Calculated LDL vs. Direct LDL
A “direct LDL” test measures LDL cholesterol using a chemical assay rather than a formula. It doesn’t rely on triglyceride levels at all, which makes it useful in specific situations. Your doctor is most likely to order a direct LDL test if your triglycerides are above 200 mg/dL, if your calculated LDL falls below 70 mg/dL, or if it comes back above 130 mg/dL, since these are the ranges where the Friedewald formula is most likely to misclassify your risk.
For routine screening in healthy adults with normal triglycerides, calculated and direct LDL are close enough that either one works. The difference only becomes clinically meaningful when your numbers fall in those edge-case ranges.

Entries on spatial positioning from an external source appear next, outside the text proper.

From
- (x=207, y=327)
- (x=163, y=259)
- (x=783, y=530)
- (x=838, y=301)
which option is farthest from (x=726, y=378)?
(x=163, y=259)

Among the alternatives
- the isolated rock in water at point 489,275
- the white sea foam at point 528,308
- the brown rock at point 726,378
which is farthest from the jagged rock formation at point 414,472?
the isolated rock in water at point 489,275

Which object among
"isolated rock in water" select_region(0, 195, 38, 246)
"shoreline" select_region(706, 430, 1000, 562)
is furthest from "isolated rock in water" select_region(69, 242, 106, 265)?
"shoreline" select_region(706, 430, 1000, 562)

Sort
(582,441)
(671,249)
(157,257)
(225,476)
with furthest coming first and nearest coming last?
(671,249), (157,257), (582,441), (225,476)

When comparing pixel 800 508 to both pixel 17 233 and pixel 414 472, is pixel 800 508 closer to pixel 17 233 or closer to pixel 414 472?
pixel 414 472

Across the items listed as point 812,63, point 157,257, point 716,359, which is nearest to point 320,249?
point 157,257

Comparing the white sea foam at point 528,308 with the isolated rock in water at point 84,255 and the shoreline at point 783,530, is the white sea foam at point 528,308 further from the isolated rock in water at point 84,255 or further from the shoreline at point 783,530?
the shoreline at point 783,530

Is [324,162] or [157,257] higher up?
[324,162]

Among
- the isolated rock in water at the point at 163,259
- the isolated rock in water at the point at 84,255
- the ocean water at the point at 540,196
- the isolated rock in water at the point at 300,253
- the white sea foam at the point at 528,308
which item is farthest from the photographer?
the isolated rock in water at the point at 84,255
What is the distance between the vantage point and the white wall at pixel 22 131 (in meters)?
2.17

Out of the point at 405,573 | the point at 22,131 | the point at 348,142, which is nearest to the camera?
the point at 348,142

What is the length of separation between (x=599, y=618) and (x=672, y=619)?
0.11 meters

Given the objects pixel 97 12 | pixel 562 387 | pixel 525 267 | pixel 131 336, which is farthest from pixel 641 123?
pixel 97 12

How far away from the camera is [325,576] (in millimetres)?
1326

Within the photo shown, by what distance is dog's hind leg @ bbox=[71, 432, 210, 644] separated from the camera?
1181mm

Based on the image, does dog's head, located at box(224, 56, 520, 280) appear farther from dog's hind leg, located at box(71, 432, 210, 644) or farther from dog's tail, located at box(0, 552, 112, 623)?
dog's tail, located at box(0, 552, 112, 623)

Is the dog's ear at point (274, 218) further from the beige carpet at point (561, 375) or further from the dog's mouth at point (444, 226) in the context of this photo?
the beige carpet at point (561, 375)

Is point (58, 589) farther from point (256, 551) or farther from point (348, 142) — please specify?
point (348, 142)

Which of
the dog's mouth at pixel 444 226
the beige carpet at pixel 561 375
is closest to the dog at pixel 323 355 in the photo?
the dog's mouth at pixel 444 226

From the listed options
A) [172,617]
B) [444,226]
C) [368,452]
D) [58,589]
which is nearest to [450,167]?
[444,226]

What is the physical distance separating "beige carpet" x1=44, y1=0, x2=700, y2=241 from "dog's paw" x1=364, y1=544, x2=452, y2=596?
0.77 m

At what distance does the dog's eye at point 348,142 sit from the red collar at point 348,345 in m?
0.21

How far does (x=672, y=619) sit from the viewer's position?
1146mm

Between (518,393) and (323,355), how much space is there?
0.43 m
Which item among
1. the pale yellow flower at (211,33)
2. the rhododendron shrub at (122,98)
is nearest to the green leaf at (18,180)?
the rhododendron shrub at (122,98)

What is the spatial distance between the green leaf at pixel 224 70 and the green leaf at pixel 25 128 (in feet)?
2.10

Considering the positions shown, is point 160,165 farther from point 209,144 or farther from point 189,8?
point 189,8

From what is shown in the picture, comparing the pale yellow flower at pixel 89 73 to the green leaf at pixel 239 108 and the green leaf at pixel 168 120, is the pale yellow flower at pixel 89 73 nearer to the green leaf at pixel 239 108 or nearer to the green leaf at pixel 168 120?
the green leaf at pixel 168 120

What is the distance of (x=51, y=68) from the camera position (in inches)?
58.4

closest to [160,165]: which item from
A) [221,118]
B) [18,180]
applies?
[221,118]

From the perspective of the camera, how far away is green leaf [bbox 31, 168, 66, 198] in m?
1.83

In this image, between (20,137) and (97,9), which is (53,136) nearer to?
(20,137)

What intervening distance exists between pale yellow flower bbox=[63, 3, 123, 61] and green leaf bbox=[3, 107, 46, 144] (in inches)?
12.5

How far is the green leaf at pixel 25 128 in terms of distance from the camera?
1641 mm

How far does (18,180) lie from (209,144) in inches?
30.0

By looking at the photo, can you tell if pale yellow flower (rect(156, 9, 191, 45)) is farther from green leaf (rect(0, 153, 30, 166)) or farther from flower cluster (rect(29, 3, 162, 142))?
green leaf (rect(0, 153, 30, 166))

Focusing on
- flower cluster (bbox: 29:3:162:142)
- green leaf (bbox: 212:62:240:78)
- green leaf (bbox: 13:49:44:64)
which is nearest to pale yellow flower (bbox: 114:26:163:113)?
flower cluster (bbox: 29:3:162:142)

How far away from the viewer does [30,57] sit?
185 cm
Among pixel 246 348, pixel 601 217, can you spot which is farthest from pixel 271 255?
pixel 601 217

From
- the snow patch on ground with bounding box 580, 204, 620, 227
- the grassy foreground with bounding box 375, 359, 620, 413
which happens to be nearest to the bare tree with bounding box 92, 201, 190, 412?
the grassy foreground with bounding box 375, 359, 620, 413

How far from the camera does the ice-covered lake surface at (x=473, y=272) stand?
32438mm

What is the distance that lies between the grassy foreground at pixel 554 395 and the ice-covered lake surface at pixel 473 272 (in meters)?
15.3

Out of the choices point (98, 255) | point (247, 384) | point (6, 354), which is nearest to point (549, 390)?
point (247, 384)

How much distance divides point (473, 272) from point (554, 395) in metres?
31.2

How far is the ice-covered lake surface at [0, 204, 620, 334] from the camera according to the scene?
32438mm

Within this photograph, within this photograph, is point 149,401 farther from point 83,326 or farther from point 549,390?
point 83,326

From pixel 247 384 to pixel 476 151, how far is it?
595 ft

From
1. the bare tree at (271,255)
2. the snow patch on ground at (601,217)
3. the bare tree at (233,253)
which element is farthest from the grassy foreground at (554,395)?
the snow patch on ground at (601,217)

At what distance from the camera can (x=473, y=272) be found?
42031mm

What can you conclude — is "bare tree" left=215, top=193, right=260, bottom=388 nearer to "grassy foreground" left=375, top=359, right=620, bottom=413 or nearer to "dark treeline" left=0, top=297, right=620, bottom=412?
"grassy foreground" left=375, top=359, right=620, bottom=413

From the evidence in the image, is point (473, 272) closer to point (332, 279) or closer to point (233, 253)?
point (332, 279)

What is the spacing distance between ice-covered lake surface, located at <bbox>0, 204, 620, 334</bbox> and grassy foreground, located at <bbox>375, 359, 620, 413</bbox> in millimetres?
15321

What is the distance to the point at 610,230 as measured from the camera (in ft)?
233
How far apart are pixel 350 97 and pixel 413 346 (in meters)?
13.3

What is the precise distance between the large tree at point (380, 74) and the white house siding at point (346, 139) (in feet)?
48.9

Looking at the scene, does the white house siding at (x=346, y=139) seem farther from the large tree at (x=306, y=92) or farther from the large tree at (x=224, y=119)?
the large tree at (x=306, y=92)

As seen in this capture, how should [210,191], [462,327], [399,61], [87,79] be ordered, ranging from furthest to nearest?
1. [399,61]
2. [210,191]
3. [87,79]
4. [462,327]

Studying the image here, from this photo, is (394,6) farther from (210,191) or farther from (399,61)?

Does Fasting Affect Your Result?
Because the calculation depends on triglycerides, and triglycerides rise after eating, the Friedewald formula was originally designed to work with fasting blood samples. Eating before your test can temporarily inflate triglycerides, which throws off the VLDL estimate and, in turn, your calculated LDL.
Guidelines on fasting vary. European cardiology societies generally favor nonfasting lipid panels for routine screening, while American guidelines have traditionally recommended fasting for 9 to 12 hours. If your triglycerides come back elevated on a nonfasting draw, your doctor may ask you to repeat the test fasting to get a more reliable LDL calculation. In practice, if your nonfasting triglycerides are under 200 mg/dL, the impact on your calculated LDL is usually small.